Venet and Woodworth said there are still many issues to work through. There’s no new map for the combined Lakeside and Briarcliff. The two sides haven’t even suggested a name. Lakecliff? Briarside?

“We’re still checking each other out,” Woodworth said.

Frank Auman with the Tucker 2015 initiative also spoke during the meeting, talking about the city’s plans to enjoy being single for a little while.

State Rep. Mike Jacobs, who serves on the task force, asked Auman if he wants the Legislature to consider a new map for Tucker, considering the amount of work representatives put into the Lakeside-Tucker map.

“You are proposing with this map to roll all of that progress back,” Jacobs said. “I want to know whether it seriously is your intention to ask the Legislature to reinvent the wheel again.”
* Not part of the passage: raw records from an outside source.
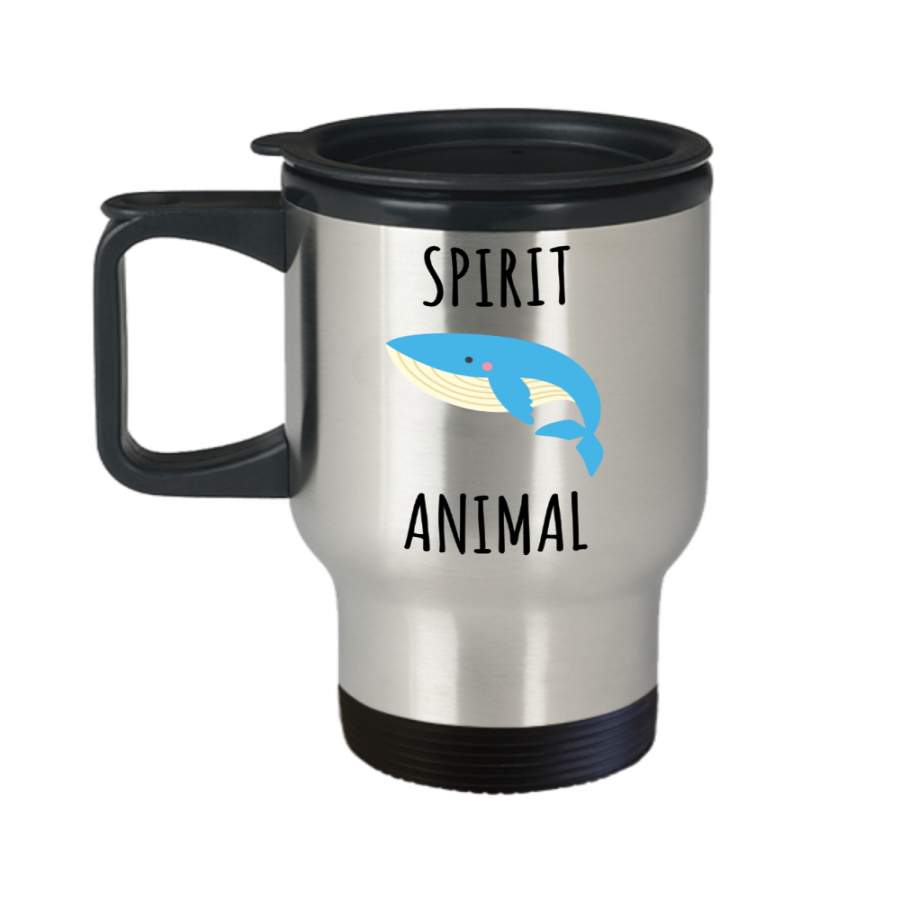 Whale Spirit Animal Mug Whales Gifts for Women Men Stainless Steel Insulated Travel Coffee Cup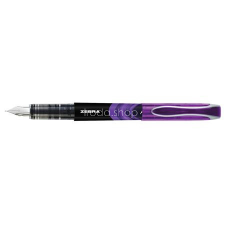 Zebra Töltőtoll, 0,6 mm, ZEBRA "Fountain pen", lila toll
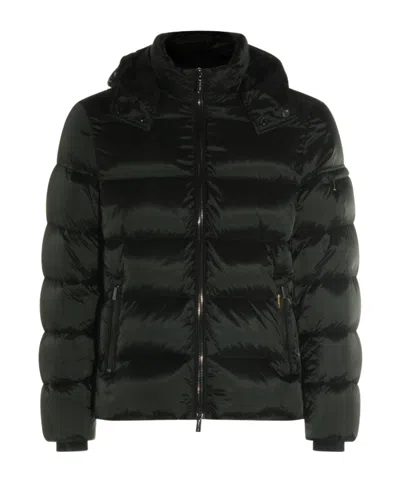 Moorer Padded Hooded Jacket In Black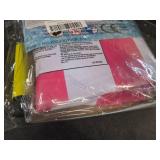 Hammock Pool Float 2 Pack - Water Hammock Loungers, Multi-Purpose Swimming Pool & Beach Accessories (Saddle, Lounge Chair, Drifter) for Adults, Supports 100kg Blue & Pink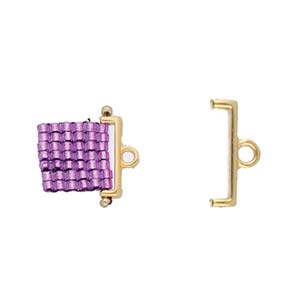 Topolia II, Delica Bead End 24K Gold Plate, 4 pieces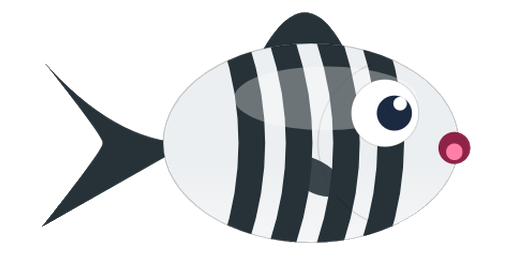 Zebra Zip with its mouth open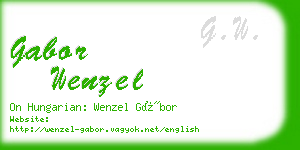 gabor wenzel business card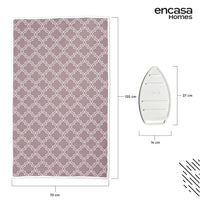 Cotton Mauve Tiles Ironing Mat (Pack of 1)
DeKalb Commissioner Sharon Barnes Sutton, who also serves on the Task Force, cut Jacobs off.

“We’re not supposed to be debating tonight and I want to go home at eight o’clock,” she said.

Correction: An earlier version of this article incorrectly identified the source of a quote and the quote also contained an error. This story has been updated to attribute the quote to Mary Kay Woodworth with LakesideYES and correct that error.